> [Given data]:

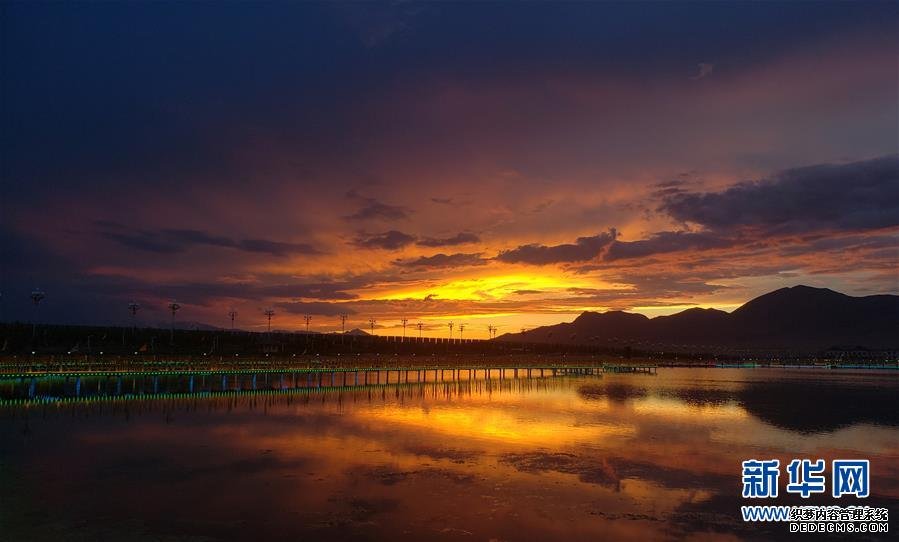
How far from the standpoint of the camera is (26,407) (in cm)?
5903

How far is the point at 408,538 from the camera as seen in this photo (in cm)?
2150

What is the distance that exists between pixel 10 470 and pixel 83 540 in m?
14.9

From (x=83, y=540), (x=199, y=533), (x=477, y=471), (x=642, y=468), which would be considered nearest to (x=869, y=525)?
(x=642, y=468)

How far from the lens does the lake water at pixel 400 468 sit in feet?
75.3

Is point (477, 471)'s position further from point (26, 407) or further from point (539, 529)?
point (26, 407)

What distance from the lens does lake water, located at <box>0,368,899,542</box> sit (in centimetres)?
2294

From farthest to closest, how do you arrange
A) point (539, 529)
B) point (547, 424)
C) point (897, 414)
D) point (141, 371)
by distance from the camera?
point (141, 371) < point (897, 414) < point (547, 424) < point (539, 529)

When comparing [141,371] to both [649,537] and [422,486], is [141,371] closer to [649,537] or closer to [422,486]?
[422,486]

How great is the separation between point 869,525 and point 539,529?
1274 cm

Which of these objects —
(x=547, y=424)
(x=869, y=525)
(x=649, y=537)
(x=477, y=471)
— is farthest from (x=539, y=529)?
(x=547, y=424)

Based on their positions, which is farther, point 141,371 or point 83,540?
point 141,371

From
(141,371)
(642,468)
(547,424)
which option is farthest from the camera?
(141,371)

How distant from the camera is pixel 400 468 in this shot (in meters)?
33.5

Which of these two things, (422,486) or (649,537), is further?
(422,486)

---

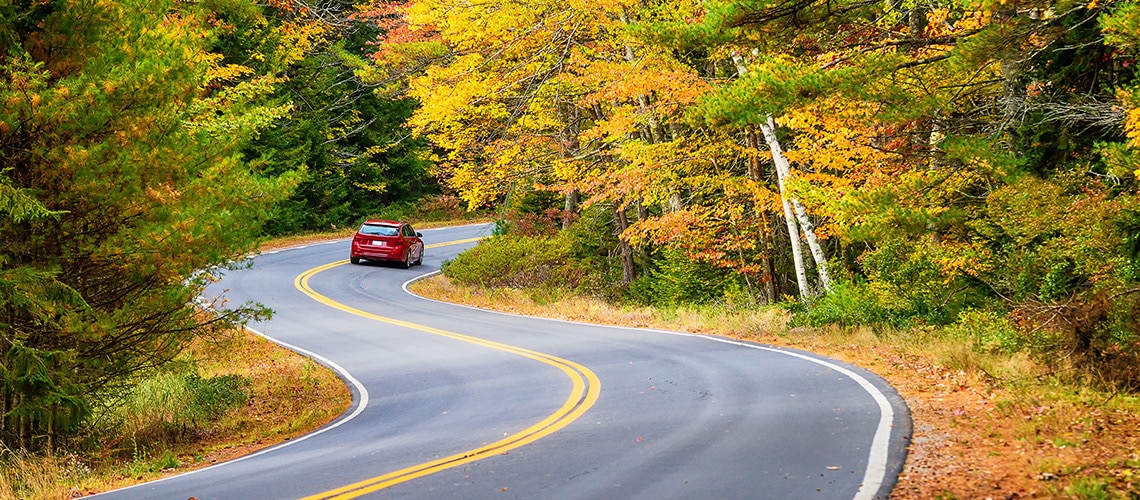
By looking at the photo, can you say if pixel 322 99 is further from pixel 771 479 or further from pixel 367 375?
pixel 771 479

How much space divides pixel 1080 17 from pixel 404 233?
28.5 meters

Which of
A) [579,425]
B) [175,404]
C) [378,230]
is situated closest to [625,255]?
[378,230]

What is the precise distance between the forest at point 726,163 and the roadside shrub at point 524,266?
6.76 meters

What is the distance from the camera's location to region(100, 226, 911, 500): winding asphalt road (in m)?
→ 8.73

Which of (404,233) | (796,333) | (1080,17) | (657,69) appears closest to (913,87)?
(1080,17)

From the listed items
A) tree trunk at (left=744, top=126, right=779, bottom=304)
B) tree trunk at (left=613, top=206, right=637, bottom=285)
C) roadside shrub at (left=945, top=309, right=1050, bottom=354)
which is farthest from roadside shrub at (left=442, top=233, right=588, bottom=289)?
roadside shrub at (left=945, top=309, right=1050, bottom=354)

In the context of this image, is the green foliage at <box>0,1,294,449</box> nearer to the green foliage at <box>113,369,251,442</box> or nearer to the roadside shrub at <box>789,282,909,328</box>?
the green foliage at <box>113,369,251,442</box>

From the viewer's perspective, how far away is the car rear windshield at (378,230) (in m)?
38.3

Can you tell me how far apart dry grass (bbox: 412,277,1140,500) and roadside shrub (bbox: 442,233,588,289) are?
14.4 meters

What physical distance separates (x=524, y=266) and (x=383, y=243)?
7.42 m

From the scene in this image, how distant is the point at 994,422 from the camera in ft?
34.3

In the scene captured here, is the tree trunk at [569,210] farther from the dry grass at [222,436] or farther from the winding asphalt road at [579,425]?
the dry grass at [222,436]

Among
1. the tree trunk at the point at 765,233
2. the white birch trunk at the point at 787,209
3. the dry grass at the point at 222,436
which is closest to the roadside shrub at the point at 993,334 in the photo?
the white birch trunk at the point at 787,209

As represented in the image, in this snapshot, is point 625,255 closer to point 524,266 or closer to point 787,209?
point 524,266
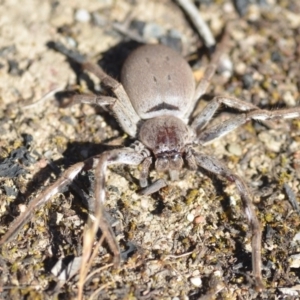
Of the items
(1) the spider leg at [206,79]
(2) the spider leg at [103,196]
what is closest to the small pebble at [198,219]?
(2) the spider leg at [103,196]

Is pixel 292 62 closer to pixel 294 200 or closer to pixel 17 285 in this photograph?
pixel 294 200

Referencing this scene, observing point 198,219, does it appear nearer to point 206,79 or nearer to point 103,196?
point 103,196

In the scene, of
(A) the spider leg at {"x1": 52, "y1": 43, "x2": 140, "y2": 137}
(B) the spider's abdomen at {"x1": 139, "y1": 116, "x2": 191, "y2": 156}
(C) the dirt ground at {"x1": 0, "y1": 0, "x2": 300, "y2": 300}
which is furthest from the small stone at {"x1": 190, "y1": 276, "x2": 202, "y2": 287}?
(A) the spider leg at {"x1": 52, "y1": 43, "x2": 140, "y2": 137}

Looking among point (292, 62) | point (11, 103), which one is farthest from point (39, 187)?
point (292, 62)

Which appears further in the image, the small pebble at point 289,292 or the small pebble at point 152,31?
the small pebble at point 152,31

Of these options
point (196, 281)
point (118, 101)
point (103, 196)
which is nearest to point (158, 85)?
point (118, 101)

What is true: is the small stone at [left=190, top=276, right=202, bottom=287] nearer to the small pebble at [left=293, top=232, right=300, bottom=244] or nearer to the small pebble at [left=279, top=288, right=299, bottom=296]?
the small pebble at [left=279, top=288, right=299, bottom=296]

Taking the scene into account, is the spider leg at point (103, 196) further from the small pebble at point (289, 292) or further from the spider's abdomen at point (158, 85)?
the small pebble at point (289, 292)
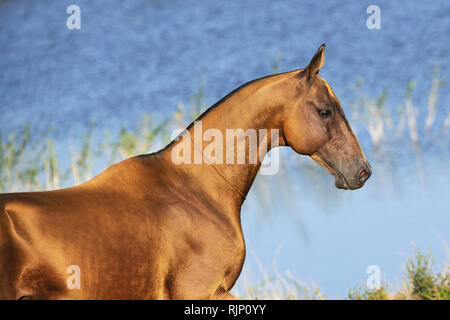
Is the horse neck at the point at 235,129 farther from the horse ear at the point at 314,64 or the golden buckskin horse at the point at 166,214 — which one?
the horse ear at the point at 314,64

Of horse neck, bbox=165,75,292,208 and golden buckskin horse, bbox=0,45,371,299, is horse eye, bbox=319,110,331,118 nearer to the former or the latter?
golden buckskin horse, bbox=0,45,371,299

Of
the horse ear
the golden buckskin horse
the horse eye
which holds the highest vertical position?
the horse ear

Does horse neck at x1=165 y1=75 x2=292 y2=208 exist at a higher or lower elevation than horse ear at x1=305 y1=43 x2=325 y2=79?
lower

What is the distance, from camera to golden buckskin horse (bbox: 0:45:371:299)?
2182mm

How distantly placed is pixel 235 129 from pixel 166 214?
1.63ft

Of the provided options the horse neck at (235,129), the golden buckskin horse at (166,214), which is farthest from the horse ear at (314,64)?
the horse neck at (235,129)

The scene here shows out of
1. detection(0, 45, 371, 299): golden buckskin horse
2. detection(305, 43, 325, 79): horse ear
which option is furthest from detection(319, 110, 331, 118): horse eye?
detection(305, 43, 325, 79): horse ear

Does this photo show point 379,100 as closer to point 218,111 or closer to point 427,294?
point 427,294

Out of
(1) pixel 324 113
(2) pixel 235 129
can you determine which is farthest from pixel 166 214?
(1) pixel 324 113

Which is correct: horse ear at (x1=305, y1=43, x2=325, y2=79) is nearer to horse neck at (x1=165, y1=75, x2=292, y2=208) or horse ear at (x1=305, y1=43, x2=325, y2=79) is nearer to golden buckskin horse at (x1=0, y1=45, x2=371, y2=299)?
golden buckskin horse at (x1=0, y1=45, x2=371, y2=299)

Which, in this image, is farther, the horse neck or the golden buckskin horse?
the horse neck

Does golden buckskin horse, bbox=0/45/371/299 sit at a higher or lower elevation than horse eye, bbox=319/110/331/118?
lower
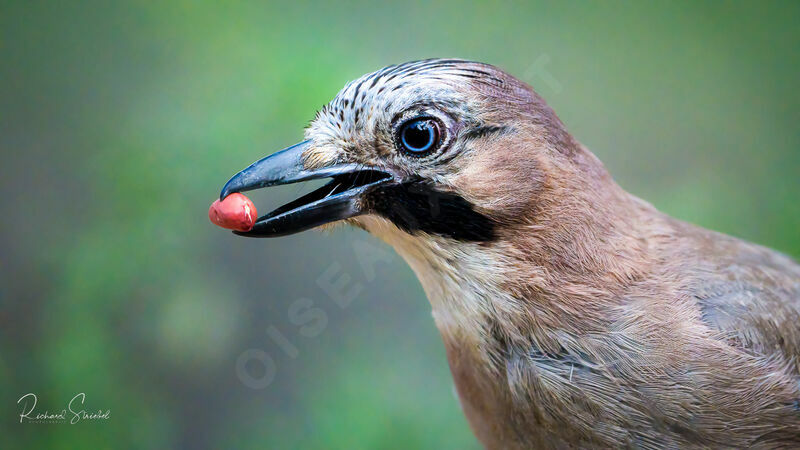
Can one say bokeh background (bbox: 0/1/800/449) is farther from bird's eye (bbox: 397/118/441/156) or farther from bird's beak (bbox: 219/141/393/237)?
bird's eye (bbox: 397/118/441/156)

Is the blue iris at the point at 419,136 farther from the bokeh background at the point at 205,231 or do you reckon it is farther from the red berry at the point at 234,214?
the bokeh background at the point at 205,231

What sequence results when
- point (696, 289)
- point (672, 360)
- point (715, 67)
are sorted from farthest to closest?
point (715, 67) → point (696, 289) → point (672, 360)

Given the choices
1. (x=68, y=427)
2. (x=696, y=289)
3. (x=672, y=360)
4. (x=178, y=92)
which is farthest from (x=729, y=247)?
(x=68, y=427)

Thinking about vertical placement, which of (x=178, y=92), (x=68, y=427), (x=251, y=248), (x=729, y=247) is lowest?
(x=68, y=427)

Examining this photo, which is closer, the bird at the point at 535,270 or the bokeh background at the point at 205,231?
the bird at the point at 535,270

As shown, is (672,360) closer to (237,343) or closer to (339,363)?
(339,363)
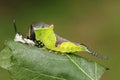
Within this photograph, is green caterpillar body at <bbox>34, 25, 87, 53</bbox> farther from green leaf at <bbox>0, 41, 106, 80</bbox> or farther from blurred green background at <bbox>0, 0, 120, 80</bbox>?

> [Stated problem]:
Please copy the stretch of the material from the line that contains "As shown, is" through the line that contains "Within this photograph, is", leaving out any pictures.

> [Reply to the task]:
As shown, is (672,360) closer to (237,343) or closer to (339,363)?
(339,363)
Within this photograph, is green caterpillar body at <bbox>34, 25, 87, 53</bbox> farther from green leaf at <bbox>0, 41, 106, 80</bbox> or farther from blurred green background at <bbox>0, 0, 120, 80</bbox>?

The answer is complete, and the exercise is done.